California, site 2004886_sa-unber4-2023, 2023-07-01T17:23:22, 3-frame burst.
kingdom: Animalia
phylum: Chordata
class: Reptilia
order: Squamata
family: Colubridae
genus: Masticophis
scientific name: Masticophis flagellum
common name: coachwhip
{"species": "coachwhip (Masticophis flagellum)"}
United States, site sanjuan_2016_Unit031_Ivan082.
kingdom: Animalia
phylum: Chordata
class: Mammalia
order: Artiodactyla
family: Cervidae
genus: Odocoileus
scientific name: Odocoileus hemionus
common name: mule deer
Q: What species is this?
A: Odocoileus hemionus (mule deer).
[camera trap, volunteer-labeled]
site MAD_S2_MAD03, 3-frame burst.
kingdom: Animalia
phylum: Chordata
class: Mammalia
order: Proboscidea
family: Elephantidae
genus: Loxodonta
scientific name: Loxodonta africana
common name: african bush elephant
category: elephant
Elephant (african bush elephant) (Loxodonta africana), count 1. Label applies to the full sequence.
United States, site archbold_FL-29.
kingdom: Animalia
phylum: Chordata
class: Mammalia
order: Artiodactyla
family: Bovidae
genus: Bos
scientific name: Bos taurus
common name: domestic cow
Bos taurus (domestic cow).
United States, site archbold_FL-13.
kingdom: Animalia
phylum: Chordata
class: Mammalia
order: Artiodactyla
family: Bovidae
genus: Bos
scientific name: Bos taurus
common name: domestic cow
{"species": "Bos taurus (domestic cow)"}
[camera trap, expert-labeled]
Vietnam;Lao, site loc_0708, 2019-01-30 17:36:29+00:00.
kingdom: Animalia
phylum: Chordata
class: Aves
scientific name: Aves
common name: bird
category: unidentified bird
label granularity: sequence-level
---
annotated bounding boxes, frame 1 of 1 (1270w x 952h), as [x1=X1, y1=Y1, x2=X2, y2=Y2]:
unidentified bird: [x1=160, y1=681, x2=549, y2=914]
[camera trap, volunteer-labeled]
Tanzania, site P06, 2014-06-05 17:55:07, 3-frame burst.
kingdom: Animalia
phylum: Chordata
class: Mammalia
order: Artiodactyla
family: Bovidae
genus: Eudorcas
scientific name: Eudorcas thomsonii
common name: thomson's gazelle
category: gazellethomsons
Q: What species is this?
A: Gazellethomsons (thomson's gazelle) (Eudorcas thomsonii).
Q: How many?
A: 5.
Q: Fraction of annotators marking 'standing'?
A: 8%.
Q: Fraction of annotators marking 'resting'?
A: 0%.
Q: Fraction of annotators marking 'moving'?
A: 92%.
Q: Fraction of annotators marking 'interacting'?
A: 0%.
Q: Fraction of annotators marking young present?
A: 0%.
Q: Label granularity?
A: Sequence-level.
□ □ □ □
### Problem details
Whenever the word "genus" occurs in a line above, copy that line.

### Solved exercise
genus: Masticophis
genus: Odocoileus
genus: Loxodonta
genus: Bos
genus: Bos
genus: Eudorcas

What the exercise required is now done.